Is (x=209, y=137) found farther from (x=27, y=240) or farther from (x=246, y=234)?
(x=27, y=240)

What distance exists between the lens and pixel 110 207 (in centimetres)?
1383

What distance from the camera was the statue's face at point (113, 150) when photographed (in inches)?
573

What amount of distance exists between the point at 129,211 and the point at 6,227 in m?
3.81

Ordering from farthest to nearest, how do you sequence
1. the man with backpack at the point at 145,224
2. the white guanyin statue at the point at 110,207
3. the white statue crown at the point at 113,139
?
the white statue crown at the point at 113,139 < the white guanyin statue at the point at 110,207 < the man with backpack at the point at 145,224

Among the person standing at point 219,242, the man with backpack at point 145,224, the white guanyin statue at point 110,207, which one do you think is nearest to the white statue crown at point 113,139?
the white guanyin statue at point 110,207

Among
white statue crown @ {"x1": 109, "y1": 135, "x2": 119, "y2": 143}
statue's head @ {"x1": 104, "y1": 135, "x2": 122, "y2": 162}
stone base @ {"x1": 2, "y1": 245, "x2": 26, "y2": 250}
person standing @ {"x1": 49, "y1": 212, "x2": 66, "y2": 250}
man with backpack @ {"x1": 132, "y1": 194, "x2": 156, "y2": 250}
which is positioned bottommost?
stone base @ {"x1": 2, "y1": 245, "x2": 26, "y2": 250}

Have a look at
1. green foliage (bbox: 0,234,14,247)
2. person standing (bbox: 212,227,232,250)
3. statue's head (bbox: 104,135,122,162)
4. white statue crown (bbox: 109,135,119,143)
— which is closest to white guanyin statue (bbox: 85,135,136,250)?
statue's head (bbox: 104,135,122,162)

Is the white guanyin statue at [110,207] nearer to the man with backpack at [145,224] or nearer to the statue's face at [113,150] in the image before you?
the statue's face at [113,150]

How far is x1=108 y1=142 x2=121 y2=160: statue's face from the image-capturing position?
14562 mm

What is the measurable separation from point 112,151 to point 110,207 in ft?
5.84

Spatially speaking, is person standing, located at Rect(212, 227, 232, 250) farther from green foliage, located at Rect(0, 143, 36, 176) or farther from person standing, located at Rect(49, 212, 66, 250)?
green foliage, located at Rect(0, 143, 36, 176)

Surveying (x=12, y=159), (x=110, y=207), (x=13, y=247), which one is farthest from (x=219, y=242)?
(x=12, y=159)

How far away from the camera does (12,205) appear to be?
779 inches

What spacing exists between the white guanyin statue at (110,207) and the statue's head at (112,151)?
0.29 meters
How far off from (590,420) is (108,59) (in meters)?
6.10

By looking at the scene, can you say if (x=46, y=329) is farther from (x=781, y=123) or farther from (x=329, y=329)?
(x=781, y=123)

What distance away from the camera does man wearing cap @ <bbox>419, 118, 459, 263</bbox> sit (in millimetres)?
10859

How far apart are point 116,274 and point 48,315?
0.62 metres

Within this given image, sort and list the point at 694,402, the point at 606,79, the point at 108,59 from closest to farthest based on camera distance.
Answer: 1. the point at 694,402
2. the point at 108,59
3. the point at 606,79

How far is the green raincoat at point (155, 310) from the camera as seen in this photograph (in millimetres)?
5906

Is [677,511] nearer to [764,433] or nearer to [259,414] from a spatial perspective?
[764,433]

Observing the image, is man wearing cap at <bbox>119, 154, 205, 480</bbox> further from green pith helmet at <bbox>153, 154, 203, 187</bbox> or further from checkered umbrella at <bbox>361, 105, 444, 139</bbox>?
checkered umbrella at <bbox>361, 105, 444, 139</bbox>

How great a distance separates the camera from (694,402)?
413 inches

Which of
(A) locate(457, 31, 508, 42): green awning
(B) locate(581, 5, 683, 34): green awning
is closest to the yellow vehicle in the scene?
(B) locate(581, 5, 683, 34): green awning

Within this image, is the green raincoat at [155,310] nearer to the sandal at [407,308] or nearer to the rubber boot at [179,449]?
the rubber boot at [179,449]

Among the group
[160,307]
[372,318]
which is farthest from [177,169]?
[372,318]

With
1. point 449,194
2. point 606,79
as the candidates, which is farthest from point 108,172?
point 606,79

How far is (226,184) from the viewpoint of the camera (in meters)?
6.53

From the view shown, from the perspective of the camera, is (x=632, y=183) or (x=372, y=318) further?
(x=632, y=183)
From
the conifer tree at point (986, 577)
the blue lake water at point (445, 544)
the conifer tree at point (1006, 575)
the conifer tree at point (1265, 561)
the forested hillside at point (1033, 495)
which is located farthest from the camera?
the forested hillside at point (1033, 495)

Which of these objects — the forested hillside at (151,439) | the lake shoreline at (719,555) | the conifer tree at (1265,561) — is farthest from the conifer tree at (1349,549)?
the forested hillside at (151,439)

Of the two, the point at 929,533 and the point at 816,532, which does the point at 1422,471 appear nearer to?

——

WHAT IS ASKED: Rewrite all of the rows above, substituting "pedestrian" for every occurrence of "person standing" and keeping everything else identical.

RESULT BELOW:
Is (x=209, y=137) found farther from (x=27, y=240) or farther from (x=246, y=234)?
(x=27, y=240)

What distance exists between the lens and pixel 110 207 (in centimetres)?
1383

What distance from the camera was the statue's face at point (113, 150) when photographed (in inches)?
573

What amount of distance exists between the point at 129,211 and the point at 6,227 in m?
3.81

Ordering from farthest to nearest, how do you sequence
1. the man with backpack at the point at 145,224
2. the white guanyin statue at the point at 110,207
3. the white statue crown at the point at 113,139
?
the white statue crown at the point at 113,139 < the white guanyin statue at the point at 110,207 < the man with backpack at the point at 145,224

Among the pedestrian at point 219,242, the man with backpack at point 145,224, the white guanyin statue at point 110,207, which one do you think is nearest to the white statue crown at point 113,139?
the white guanyin statue at point 110,207

Among
white statue crown @ {"x1": 109, "y1": 135, "x2": 119, "y2": 143}
statue's head @ {"x1": 104, "y1": 135, "x2": 122, "y2": 162}
stone base @ {"x1": 2, "y1": 245, "x2": 26, "y2": 250}
pedestrian @ {"x1": 49, "y1": 212, "x2": 66, "y2": 250}
man with backpack @ {"x1": 132, "y1": 194, "x2": 156, "y2": 250}
which is positioned bottommost?
stone base @ {"x1": 2, "y1": 245, "x2": 26, "y2": 250}

Have a look at
1. green foliage (bbox: 0,234,14,247)
2. pedestrian (bbox: 212,227,232,250)
3. statue's head (bbox: 104,135,122,162)
4. white statue crown (bbox: 109,135,119,143)
— which is closest to white guanyin statue (bbox: 85,135,136,250)?
statue's head (bbox: 104,135,122,162)

Is the white guanyin statue at [110,207] nearer to the man with backpack at [145,224] or nearer to the statue's face at [113,150] in the image before you?
the statue's face at [113,150]

How far is x1=108 y1=142 x2=121 y2=160: statue's face from the image-capturing position?
14562 mm

What is the measurable separation from point 112,151 to point 110,207 in ft?
5.84

Spatially speaking, is pedestrian, located at Rect(212, 227, 232, 250) farther from green foliage, located at Rect(0, 143, 36, 176) or farther from pedestrian, located at Rect(49, 212, 66, 250)?
green foliage, located at Rect(0, 143, 36, 176)

Surveying (x=12, y=159), (x=110, y=207), (x=13, y=247), which one is farthest from (x=219, y=242)?
(x=12, y=159)

How far away from the camera does (12,205) appear to be?
779 inches

What spacing exists between the white guanyin statue at (110,207) and the statue's head at (112,151)?
0.29 meters
How far off from (590,420) is (108,59) (in meters)?
6.10

By looking at the scene, can you say if (x=46, y=329) is farther from (x=781, y=123) or farther from (x=329, y=329)?
(x=781, y=123)

What distance away from the camera does man wearing cap @ <bbox>419, 118, 459, 263</bbox> sit (in millimetres)?
10859

How far apart are point 116,274 and point 48,315?
0.62 metres

Within this given image, sort and list the point at 694,402, the point at 606,79, the point at 108,59 from closest to farthest based on camera distance.
Answer: 1. the point at 694,402
2. the point at 108,59
3. the point at 606,79

How far is the green raincoat at point (155, 310) from the camera as seen in this photograph (in millimetres)?
5906

Is [677,511] nearer to [764,433] or nearer to [259,414] from a spatial perspective?
[764,433]

Observing the image, is man wearing cap at <bbox>119, 154, 205, 480</bbox> further from green pith helmet at <bbox>153, 154, 203, 187</bbox> or further from checkered umbrella at <bbox>361, 105, 444, 139</bbox>?
checkered umbrella at <bbox>361, 105, 444, 139</bbox>

How great a distance separates the camera from (694,402)?
413 inches

Which of
(A) locate(457, 31, 508, 42): green awning
(B) locate(581, 5, 683, 34): green awning
is closest to the yellow vehicle in the scene?
(B) locate(581, 5, 683, 34): green awning

Within this image, is the green raincoat at [155,310] nearer to the sandal at [407,308] or nearer to the rubber boot at [179,449]?
the rubber boot at [179,449]

Among the group
[160,307]
[372,318]
which is farthest from [177,169]?
[372,318]

With
1. point 449,194
2. point 606,79
as the candidates, which is farthest from point 108,172?
point 606,79

How far is (226,184) from the viewpoint of the camera (in meters)?
6.53

From the view shown, from the perspective of the camera, is (x=632, y=183) or (x=372, y=318) further?
(x=632, y=183)
From
the conifer tree at point (986, 577)
the blue lake water at point (445, 544)
the conifer tree at point (1006, 575)
the conifer tree at point (1265, 561)
the forested hillside at point (1033, 495)
which is located farthest from the camera?
the forested hillside at point (1033, 495)

Which of these objects — the forested hillside at (151,439) | the lake shoreline at (719,555) | the conifer tree at (1265,561) — is farthest from the conifer tree at (1349,549)?
the forested hillside at (151,439)

Of the two, the point at 929,533 and the point at 816,532, which does the point at 1422,471 appear nearer to?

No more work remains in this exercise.